In the morning the river has returned to a trickle. An occasional stretch of new tarmac, from rival American and Russian roadbuilders. Kandahar, Herat, the Iranian border close by. Teheran here we come.
Our homemade snorkel is a length of radiator hose jubilee clipped to our exhaust pipe and fed up past the back bumper. The traction our narrow tyres achieve, in spite of our under-powered engine which is less than three quarters of a litre, is astonishing. Who cares if the interior is awash, everything valuable is loaded up high.
One more river. About 70 yards across, with a narrow island in the middle. We wade it first, as usual. Not specially deep. But we can see black clouds in the mountains, flashes of lightning. Let’s get moving.
I drive steadily across. But the climb up the other bank is steep and inexplicably I stall the engine.
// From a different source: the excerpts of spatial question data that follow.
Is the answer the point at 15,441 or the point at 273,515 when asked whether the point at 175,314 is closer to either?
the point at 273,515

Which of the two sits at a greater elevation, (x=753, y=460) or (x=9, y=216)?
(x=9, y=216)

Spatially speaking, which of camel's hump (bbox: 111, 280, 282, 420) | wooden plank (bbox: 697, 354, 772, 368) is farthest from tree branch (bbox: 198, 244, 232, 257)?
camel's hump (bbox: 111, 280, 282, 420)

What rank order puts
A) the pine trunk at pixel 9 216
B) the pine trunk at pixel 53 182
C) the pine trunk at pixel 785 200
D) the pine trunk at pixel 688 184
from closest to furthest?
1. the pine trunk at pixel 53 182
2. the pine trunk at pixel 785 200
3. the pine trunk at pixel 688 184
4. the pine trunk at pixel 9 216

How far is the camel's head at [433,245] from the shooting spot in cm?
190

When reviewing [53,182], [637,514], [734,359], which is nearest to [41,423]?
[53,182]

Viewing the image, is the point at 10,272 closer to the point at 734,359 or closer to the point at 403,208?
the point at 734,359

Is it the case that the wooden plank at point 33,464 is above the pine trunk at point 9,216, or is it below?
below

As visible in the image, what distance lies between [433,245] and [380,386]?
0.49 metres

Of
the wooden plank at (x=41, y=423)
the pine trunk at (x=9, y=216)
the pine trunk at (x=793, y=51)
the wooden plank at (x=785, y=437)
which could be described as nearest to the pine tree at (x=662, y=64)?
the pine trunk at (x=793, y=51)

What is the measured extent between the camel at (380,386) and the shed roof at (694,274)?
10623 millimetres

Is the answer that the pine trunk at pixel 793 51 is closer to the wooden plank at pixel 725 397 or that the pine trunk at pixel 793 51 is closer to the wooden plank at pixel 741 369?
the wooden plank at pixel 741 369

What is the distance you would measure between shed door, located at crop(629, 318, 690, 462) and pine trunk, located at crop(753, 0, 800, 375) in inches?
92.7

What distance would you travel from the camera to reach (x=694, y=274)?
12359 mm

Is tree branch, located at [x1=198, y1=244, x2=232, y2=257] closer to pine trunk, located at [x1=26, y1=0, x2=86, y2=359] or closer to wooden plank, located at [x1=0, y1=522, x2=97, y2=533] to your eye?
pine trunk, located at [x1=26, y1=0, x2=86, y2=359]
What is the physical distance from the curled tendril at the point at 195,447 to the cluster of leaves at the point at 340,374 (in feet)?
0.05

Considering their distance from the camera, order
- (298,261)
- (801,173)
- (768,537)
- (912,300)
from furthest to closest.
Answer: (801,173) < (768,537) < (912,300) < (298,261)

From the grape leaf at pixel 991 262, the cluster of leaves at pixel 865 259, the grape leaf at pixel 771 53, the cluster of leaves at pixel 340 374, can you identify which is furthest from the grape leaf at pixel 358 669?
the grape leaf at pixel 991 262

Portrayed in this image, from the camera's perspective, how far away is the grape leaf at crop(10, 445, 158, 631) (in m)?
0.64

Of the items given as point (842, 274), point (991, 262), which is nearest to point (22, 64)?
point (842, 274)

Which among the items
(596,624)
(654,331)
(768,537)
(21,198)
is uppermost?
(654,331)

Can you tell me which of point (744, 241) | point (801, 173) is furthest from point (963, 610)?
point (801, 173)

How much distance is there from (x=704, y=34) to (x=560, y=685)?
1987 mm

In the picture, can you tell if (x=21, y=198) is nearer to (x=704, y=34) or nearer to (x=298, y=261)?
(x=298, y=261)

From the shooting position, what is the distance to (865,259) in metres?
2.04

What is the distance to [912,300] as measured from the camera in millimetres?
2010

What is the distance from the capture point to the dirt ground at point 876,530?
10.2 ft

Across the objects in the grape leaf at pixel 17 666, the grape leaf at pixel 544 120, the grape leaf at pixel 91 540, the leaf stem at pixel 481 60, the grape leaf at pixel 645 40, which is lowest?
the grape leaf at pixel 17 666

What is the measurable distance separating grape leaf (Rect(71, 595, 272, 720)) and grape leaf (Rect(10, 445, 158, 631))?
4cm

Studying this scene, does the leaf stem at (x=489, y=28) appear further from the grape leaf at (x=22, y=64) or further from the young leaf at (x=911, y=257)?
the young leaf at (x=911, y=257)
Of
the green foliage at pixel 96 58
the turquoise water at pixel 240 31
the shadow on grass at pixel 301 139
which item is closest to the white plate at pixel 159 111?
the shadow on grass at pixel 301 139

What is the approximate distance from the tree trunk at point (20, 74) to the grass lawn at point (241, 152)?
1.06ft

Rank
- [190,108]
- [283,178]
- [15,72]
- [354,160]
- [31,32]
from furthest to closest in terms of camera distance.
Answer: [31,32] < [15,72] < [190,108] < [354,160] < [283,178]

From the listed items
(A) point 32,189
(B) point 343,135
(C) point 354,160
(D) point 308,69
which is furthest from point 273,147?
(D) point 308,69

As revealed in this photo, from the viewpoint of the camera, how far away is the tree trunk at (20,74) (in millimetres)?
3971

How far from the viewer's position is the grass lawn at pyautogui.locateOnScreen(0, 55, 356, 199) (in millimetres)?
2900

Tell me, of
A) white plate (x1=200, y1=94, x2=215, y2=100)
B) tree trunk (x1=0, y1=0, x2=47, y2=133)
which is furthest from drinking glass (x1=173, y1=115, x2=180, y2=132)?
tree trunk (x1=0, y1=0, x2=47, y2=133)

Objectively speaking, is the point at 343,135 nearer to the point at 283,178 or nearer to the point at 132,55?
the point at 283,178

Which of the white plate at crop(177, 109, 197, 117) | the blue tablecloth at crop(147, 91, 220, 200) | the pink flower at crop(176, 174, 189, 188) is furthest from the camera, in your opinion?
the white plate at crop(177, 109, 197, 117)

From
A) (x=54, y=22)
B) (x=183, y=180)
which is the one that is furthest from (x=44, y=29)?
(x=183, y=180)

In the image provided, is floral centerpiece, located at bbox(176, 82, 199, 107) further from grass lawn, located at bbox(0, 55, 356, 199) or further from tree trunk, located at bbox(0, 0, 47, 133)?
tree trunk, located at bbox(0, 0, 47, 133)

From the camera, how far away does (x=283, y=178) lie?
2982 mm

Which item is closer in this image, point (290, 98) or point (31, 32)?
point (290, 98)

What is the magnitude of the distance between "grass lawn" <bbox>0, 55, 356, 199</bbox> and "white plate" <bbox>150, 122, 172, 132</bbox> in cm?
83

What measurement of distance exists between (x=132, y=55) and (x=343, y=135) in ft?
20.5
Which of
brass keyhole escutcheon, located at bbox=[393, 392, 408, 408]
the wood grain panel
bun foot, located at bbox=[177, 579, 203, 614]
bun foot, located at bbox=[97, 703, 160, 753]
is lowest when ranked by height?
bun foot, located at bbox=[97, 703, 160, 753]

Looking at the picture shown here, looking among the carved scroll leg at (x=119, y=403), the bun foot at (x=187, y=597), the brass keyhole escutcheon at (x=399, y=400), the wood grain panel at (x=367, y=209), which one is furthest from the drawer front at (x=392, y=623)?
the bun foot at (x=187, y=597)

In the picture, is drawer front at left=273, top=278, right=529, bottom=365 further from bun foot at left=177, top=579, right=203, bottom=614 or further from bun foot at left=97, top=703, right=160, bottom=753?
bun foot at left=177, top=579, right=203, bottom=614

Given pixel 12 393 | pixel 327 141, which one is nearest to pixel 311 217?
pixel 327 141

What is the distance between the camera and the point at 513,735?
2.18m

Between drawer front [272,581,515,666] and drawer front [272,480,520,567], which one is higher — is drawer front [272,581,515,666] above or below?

Bill throws his camera in the car and pushes from the rear as I try to restart. Bill shouts: Flash flood.
As he struggles, the water level rises half a meter in what seems like seconds. The engine is going again but the wheels are scrabbling uselessly on the slope. I can feel the rear of the car lifting and being pulled sideways. I think Bill is having to hang on to the car to keep his feet. Is this the way it will end, the car, and both of us, swept away?
A truck with Pepsi signs has stopped at the top of the bank. Its driver grabs a plank from the back and runs down to us. He puts the plank under the Renault’s rear and he and Bill heave frantically. Finally, the front wheels grip and the car is climbing the bank.. We and our car are safe. Shaken though by the experience, more than stirred.
Nightfall. We, along with the Pepsi guy are stranded between two rivers. We improvise a tarpaulin awning between our two unequal-sized vehicles. Pepsi man is, we think, Iranian. His broad smile is of international quality. Another stranded truck driver joins us as we sit on Pepsi crates under the awning.
The scene is lit bright by a Coleman kerosene lantern. Bill and I are still in our muddy shorts. On our two primus cookers we heat cans of meat stew bludged from the American road workers. The four of us eat in companionable silence. There’s milk powder for the instant coffee. And the rain has stopped. Luxury.